Brent C.O. Noch immer seitwärts

25.07.2020, 18:05  |  1018   |   |   

Unsere letzte Kommentierung zu Brent C.O. überschrieben wir bereits mit „Baut sich da Druck auf?“ und thematisierten darin die noch immer andauernde Seitwärtsbewegung. 
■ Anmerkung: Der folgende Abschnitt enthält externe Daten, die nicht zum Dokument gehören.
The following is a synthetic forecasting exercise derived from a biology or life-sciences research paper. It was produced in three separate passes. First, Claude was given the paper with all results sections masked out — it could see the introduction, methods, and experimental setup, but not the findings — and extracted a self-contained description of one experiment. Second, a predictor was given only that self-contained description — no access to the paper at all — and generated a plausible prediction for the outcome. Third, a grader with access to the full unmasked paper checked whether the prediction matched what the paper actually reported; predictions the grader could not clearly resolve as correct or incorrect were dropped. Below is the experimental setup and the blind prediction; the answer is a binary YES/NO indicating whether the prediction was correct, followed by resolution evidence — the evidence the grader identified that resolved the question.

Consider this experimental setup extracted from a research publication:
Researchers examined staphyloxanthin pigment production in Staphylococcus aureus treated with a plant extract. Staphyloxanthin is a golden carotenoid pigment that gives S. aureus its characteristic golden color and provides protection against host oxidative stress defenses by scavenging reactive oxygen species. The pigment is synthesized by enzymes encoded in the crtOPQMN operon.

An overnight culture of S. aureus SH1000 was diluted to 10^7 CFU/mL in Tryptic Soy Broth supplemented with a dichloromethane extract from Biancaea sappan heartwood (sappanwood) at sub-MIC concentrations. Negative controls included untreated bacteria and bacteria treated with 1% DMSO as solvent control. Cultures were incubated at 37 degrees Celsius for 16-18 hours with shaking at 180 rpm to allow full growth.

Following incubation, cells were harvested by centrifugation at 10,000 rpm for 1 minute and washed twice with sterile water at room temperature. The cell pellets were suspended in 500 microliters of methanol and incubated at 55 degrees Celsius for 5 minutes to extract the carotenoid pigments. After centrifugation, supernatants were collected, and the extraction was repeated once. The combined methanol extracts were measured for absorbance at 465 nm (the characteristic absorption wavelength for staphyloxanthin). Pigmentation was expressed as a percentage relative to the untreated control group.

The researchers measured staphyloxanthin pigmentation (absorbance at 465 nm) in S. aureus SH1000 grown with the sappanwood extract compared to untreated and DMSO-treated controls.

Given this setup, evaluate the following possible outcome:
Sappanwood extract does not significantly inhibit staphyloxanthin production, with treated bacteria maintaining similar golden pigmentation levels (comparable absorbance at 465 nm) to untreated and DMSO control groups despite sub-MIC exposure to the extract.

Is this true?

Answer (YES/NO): NO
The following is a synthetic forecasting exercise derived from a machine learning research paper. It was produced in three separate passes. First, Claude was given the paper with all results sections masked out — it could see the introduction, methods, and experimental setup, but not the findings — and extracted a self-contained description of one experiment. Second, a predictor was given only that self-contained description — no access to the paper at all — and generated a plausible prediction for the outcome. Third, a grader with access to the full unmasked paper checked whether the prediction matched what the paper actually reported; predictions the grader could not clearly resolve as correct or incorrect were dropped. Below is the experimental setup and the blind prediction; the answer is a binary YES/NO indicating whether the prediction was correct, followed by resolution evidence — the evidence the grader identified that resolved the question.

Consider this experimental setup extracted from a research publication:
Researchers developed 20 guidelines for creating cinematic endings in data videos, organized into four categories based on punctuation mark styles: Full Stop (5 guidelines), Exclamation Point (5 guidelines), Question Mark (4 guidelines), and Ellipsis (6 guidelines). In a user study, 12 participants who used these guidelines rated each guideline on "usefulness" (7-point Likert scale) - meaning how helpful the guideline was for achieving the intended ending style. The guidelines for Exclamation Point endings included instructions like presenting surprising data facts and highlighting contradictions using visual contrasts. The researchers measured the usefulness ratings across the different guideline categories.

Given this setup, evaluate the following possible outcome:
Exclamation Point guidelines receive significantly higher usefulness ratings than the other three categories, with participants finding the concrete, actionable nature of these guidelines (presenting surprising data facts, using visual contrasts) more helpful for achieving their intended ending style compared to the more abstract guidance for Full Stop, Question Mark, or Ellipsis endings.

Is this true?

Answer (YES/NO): NO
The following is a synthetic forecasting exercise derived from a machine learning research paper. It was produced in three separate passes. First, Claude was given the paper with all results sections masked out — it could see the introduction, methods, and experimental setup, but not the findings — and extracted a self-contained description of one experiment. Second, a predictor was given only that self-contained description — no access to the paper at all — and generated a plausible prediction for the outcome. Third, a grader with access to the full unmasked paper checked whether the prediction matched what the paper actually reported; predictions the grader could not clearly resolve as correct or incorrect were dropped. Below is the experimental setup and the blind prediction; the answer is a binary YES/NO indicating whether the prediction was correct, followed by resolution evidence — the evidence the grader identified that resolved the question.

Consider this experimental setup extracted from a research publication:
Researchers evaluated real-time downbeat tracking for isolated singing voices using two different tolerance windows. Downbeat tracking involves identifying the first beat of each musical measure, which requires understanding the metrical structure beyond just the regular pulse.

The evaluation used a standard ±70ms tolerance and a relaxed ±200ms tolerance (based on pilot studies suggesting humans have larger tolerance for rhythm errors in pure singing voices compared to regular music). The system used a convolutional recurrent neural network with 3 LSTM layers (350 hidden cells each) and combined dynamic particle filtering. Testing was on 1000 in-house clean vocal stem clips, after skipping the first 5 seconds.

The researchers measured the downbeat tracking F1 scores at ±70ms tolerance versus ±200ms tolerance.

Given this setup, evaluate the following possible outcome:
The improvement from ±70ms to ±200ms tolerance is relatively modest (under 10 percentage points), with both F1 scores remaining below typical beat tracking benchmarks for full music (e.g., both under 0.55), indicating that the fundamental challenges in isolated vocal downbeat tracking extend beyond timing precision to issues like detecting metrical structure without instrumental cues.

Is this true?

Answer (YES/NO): NO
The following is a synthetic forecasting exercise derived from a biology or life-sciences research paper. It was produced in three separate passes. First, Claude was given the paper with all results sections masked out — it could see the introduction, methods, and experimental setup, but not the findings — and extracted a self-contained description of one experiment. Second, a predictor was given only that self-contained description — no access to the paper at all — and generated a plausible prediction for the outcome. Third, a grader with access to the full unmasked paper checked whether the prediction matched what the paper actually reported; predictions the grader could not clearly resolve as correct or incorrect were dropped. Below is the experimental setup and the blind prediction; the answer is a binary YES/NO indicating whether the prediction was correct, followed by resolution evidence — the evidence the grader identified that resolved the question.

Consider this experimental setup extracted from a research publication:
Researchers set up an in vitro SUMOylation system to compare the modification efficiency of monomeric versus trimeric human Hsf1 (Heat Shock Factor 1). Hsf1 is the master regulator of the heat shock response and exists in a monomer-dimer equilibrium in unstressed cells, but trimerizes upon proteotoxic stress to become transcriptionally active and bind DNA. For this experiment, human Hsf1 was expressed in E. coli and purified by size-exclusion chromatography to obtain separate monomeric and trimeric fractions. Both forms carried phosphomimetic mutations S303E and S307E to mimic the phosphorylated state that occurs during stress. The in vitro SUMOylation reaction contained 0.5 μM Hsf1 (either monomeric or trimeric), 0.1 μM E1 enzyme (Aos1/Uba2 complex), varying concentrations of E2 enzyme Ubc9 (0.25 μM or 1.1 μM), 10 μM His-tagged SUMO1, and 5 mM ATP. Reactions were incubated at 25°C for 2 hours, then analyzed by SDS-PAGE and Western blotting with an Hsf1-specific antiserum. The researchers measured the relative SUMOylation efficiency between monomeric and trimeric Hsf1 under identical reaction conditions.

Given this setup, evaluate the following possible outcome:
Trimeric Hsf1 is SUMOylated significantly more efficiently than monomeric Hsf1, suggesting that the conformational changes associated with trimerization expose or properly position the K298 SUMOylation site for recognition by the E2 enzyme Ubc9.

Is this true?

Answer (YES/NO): YES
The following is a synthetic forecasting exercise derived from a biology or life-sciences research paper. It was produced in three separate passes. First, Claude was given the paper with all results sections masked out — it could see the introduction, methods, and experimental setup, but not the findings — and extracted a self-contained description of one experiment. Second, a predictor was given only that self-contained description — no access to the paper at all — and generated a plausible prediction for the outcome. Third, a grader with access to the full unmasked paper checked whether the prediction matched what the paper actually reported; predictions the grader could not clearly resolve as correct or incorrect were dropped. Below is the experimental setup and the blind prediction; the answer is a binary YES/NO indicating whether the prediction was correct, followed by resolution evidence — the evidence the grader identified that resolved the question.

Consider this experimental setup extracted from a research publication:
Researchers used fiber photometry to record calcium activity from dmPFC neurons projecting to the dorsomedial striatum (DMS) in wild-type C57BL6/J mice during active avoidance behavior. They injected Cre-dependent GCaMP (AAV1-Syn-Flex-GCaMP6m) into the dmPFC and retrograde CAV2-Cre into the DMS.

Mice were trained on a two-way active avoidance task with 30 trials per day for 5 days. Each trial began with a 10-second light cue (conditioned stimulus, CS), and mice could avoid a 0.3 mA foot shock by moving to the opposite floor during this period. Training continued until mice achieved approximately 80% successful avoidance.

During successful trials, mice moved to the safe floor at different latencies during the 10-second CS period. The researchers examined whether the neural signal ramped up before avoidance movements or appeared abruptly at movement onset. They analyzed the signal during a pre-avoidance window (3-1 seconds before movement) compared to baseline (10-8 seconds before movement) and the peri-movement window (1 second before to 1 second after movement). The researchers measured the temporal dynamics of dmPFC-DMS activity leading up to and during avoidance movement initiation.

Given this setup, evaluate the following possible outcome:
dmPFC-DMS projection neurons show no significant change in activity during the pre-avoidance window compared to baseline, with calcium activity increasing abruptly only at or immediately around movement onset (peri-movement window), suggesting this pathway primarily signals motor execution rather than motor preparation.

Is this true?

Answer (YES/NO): NO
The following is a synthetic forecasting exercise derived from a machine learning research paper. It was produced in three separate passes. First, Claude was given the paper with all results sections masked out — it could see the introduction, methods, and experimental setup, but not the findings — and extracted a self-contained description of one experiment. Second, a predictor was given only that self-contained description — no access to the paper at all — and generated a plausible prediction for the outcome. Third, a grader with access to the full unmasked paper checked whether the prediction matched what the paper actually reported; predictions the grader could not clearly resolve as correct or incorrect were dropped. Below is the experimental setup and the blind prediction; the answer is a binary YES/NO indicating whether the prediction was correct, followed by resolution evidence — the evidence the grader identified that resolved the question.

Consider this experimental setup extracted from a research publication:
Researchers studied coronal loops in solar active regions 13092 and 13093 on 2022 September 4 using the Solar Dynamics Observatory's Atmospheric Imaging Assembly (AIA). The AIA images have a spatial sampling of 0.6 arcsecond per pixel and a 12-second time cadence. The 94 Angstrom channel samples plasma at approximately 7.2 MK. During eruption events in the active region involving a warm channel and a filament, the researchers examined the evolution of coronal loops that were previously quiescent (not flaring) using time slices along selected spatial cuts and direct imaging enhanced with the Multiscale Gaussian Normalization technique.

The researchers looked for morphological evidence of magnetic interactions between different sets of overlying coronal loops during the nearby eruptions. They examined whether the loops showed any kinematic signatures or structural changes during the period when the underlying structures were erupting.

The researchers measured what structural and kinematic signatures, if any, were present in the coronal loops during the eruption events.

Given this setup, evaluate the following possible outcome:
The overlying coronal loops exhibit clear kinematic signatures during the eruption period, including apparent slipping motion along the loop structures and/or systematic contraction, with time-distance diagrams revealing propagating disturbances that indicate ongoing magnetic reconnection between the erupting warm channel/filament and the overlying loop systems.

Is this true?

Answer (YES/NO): NO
In der betreffenden Kommentierung hieß es unter anderem „[…] Das Handelsgeschehen der letzten Wochen spielte sich maßgeblich im Bereich von 40,0 bis 44,0 US-Dollar ab. Insofern drängt sich zwangsläufig die Frage auf, ob sich bei Brent C.O. Druck aufbaut…  Das fundamentale Umfeld ist weiterhin ambivalent. Angebots- und Nachfrageseite sind mit erheblichen Risiken und Unsicherheiten behaftet. Wie stark springt die Ölnachfrage infolge der wirtschaftlichen Erholung an? Wie schnell leeren sich die vollen Lager? Wie verhält sich die OPEC+? […] Aus charttechnischer Sicht dürfte es spannend werden, sobald sich Brent C.O. aufmacht, seine aktuelle Handelsspanne im Bereich von 40,0 bis 44,0 US-Dollar zu verlassen. Bei einem Rutsch unter die 40,0 US-Dollar würden sich der Bereiche um 38,2 / 36,4 US-Dollar und 32,0 US-Dollar als potentielle Bewegungsziele aufdrängen, wohingegen ein Ausbruch über die 44,0 US-Dollar die 50er Marke ins Spiel bringen könnte.“ 

Weite Teile der damaligen Kommentierung haben noch immer ihre Gültigkeit. Das Chartbild zeigt sich ebenfalls kaum verändert. Allerdings gilt es festzustellen, dass Brent C.O. zuletzt verstärkt Ansätze zeigte, die Oberseite der Begrenzung aufhebeln zu wollen. Doch entscheidend lösen konnte sich der Preis nicht. Bereits im Bereich von 45,0 US-Dollar wurde die Luft dünn, sodass die bisherigen Versuche letztendlich ergebnislos wieder zusammenfielen. 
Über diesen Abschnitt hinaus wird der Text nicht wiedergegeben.